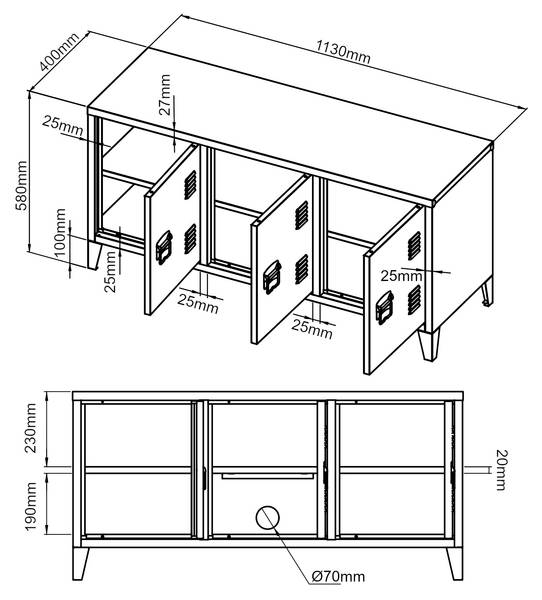 400mm

1130mm

27mm

25mm

580mm

100mm

25mm

25mm

25mm

25mm

230mm

190mm

20mm

Ø70mm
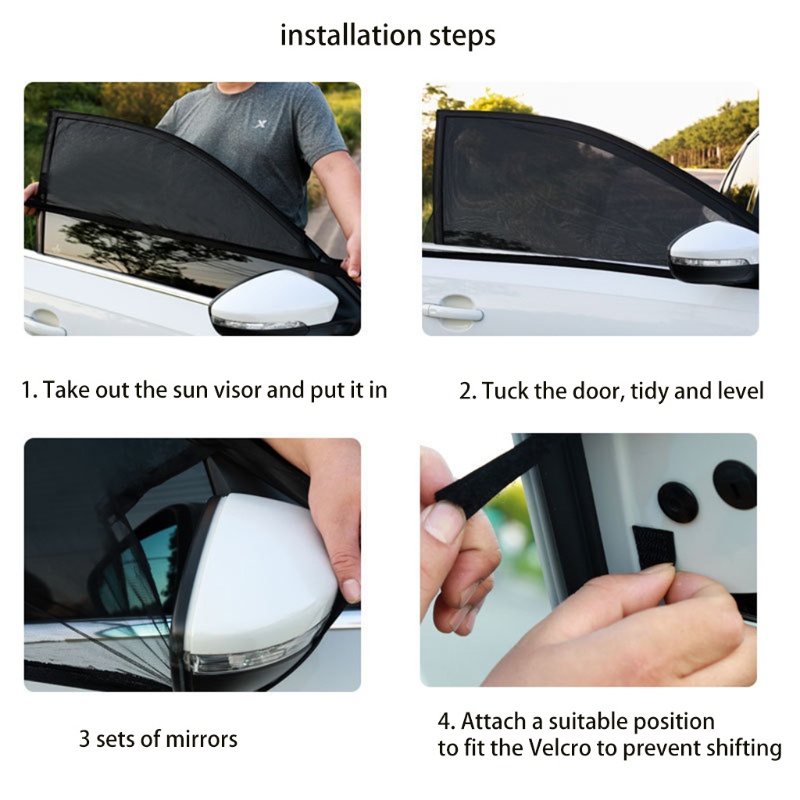 installation steps

1. Take out the sun visor and put it in

2. Tuck the door, tidy and level

3 sets of mirrors

4. Attach a suitable position to fit the Velcro to prevent shifting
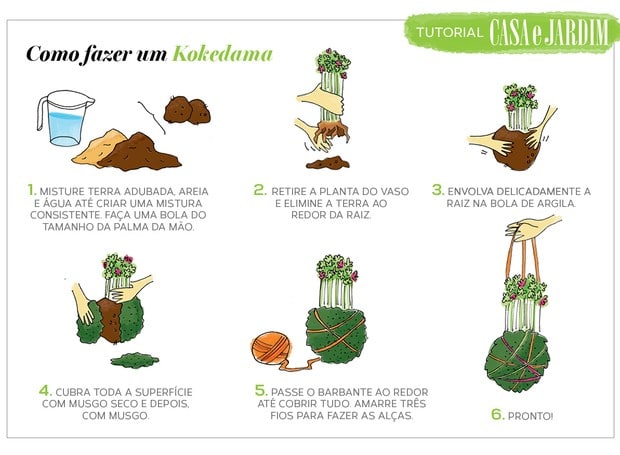 TUTORIAL CASA e JARDIM

Como fazer um Kokedama

1. MISTURE TERRA ADUBADA, AREIA E ÁGUA ATÉ CRIAR UMA MISTURA CONSISTENTE. FAÇA UMA BOLA DO TAMANHO DA PALMA DA MÃO.

2. RETIRE A PLANTA DO VASO E ELIMINE A TERRA AO REDOR DA RAIZ.

3. ENVOLVA DELICADAMENTE A RAIZ NA BOLA DE ARGILA.

4. CUBRA TODA A SUPERFÍCIE COM MUSGO SECO E DEPOIS, COM MUSGO.

5. PASSE O BARBANTE AO REDOR ATÉ COBRIR TUDO. AMARRE TRÊS FIOS PARA FAZER AS ALÇAS.

6. PRONTO!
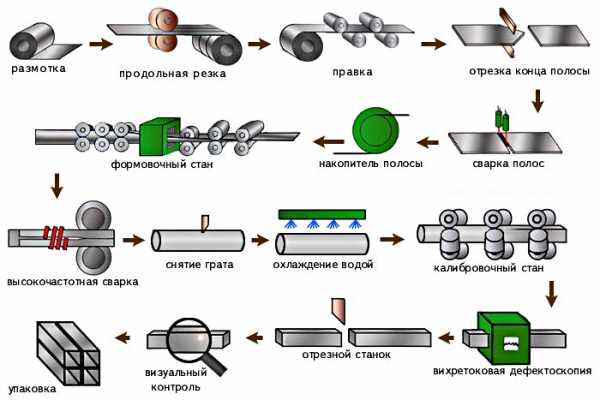 размотка

продольная резка

правка

отрезка конца полосы

сварка полос

накопитель полосы

формовочный стан

высокочастотная сварка

снятие грата

охлаждение водой

калибровочный стан

вихретоковая дефектоскопия

отрезной станок

визуальный контроль

упаковка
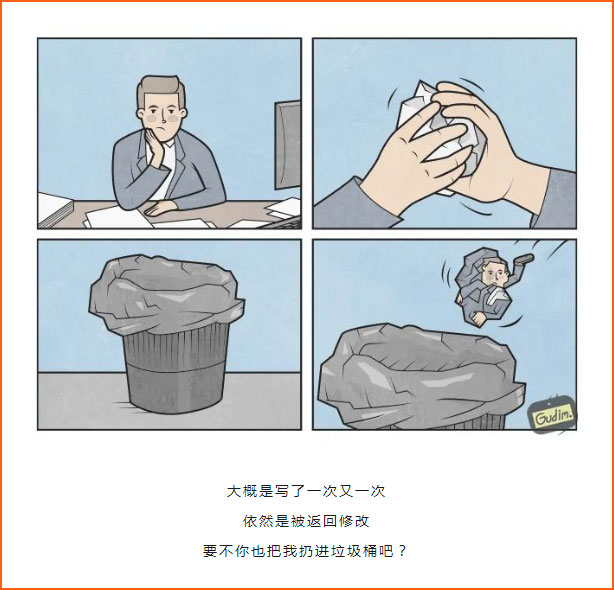 Gudim.

大概是写了一次又一次

依然是被返回修改

要不你也把我扔进垃圾桶吧？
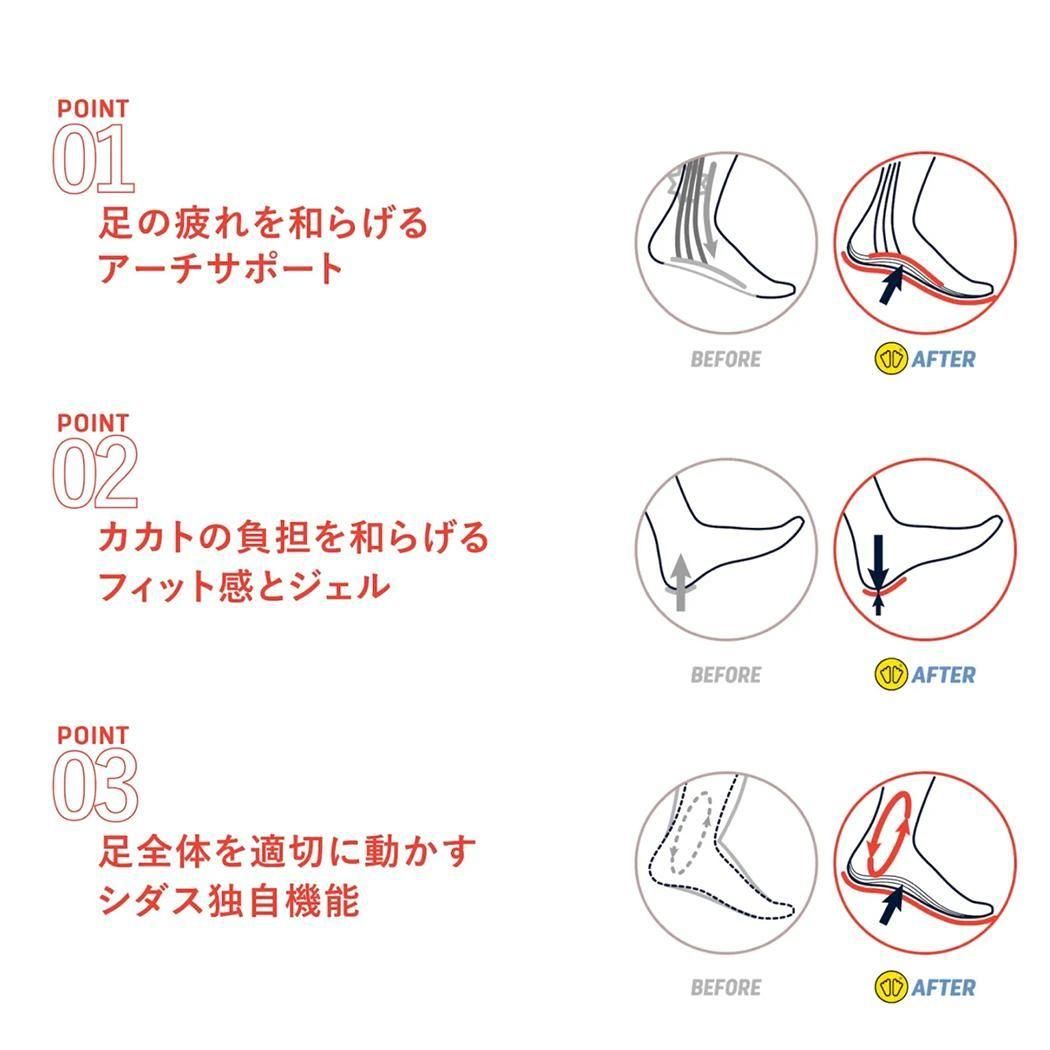 POINT
01
足の疲れを和らげる
アーチサポート

BEFORE
AFTER

POINT
02
カカトの負担を和らげる
フィット感とジェル

BEFORE
AFTER

POINT
03
足全体を適切に動かす
シダス独自機能

BEFORE
AFTER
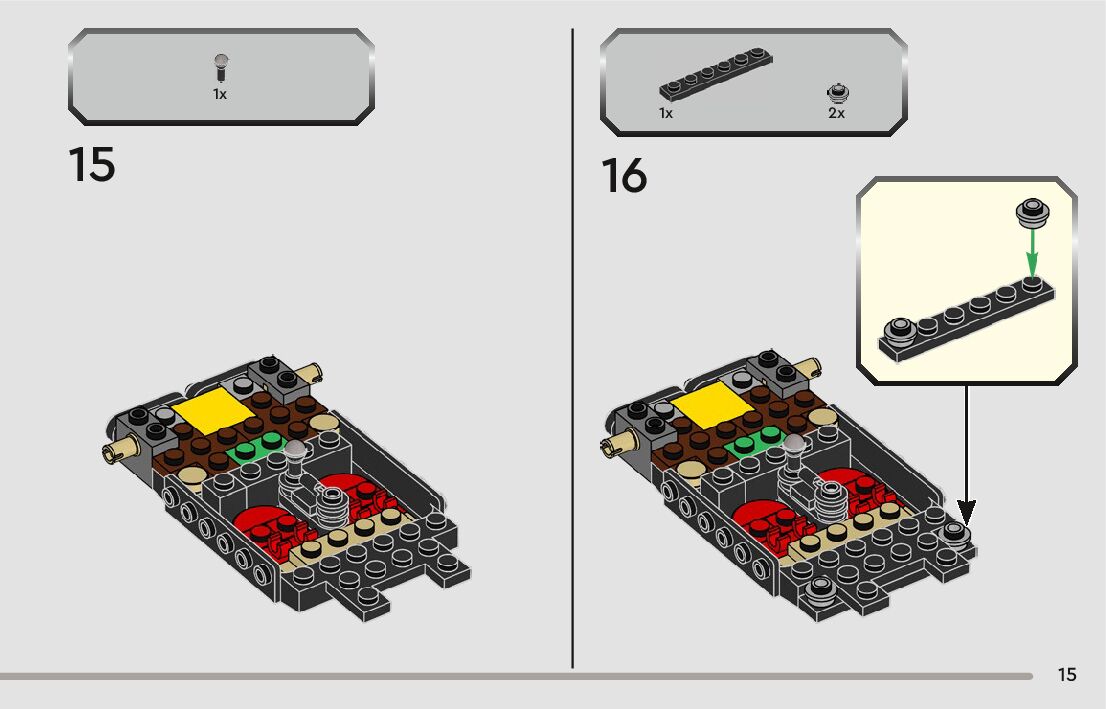 1x

15

1x

2x

16

15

> [WHAT IS EXPECTED] One number is all the reply should hold: how many lines in these records include the word "полосы".

> [ANSWER] 2